Treatment for chronic lung disease depends on the severity of the condition. Therapy involves vaccinations to ward off infections, and oxygen to help babies breathe normally while their lungs grow and develop. Some babies may need a medicine, called a diuretic, which makes them pass more urine to remove extra fluid from around their lungs. Some babies may not need oxygen therapy by the time they go home, but others will need continued treatment after they’ve left the hospital. Many of these babies may require other inhaled medications on a chronic basis to reduce airway tone (bronchodilators) and inflammation (inhaled steroids).

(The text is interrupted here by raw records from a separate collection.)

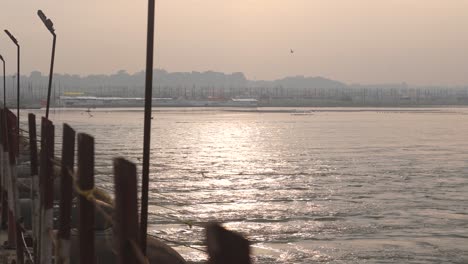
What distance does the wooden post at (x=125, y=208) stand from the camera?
3.33 meters

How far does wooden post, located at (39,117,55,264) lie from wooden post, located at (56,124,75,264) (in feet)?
4.37

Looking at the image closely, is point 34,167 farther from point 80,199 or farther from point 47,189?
point 80,199

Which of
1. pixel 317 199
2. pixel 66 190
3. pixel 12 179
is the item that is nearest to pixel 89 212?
A: pixel 66 190

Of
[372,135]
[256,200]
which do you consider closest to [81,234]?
[256,200]

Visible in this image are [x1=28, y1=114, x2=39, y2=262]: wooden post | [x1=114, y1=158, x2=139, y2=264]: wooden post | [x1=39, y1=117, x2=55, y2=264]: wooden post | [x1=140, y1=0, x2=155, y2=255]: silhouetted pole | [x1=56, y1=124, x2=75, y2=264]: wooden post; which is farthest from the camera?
[x1=28, y1=114, x2=39, y2=262]: wooden post

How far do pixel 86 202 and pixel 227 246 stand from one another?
308 cm

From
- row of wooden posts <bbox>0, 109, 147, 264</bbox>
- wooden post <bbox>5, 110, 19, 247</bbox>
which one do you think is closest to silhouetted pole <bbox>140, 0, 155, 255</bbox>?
row of wooden posts <bbox>0, 109, 147, 264</bbox>

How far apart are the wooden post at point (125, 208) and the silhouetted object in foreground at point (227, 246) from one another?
119 centimetres

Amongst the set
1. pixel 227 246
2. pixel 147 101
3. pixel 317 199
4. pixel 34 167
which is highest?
pixel 147 101

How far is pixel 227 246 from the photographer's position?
7.07 ft

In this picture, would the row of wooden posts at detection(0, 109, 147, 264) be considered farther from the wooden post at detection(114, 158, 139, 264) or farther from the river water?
the river water

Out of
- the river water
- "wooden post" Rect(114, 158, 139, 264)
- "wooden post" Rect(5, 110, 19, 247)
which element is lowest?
the river water

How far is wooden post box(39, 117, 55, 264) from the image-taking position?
7.90 m

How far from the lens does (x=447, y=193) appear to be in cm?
2622
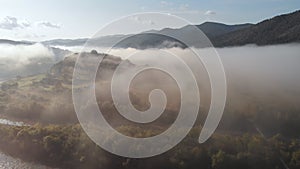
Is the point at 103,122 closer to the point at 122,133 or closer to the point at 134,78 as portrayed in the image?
the point at 122,133

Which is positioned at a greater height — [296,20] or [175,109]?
[296,20]

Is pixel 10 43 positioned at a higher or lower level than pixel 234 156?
higher

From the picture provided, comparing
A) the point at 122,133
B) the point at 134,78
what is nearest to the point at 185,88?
the point at 134,78

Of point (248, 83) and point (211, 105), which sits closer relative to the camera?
point (211, 105)

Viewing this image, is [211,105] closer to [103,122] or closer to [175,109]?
[175,109]

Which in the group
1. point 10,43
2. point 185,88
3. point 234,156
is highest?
point 10,43

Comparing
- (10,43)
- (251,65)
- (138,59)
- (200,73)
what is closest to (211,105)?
(200,73)

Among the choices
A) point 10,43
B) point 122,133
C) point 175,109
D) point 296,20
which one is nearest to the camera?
point 122,133

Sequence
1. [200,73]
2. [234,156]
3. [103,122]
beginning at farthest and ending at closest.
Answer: [200,73]
[103,122]
[234,156]

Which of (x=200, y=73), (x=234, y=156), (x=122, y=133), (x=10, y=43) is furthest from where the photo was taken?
(x=10, y=43)
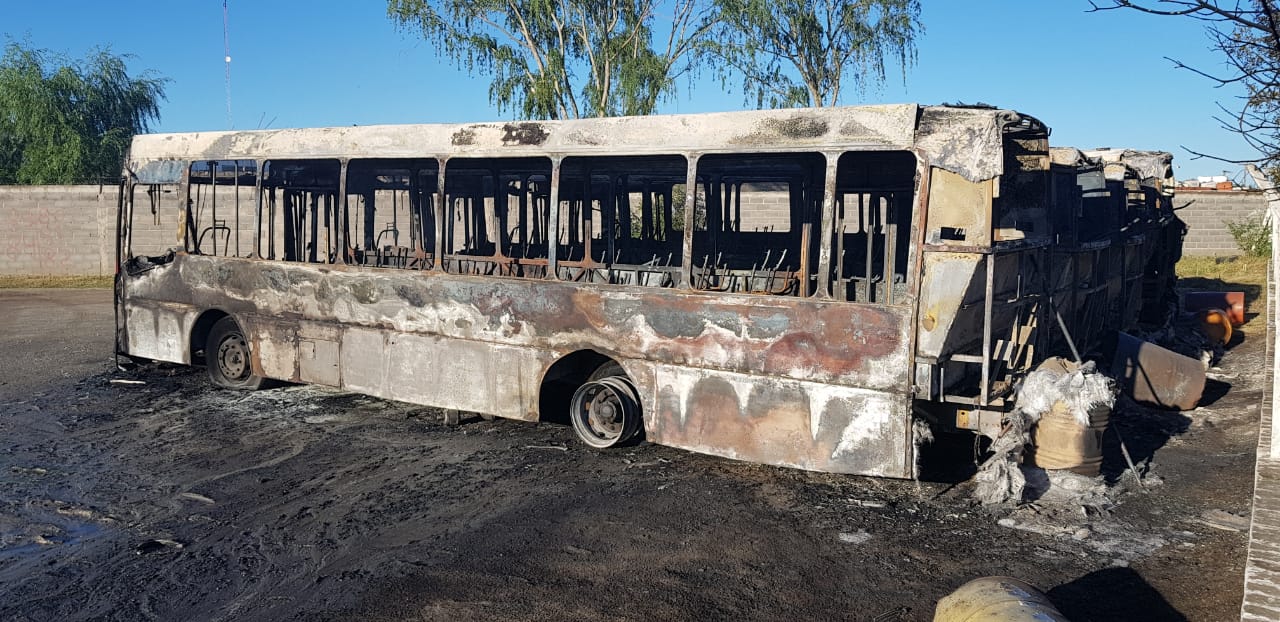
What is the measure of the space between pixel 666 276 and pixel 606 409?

At The Pediatric Lung and Allergy Center we use special equipment and trained personnel to measure your child’s breathing. These tests are called Pulmonary Function Tests (PFT’s) or spirometry. Your child’s test results are compared to predicted values based on your child’s height, race, age and sex similar to a growth curve.
These tests are easy and fun for our patients and consist primarily of taking a big breath and blowing out as fast as possible. Interactive ‘breathing games’ encourage our patients to give their best effort. The equipment then measures the breath and airflow comparing it to predicted values and any previous test to monitor progress.
Our physicians and their assistants are specifically trained to interpret these tests to determine the presence and progress of lung disease such as asthma. These breathing tests are recognized by the National Heart, Lung and Blood Institute as an important tool in the diagnosis and management of lung disease.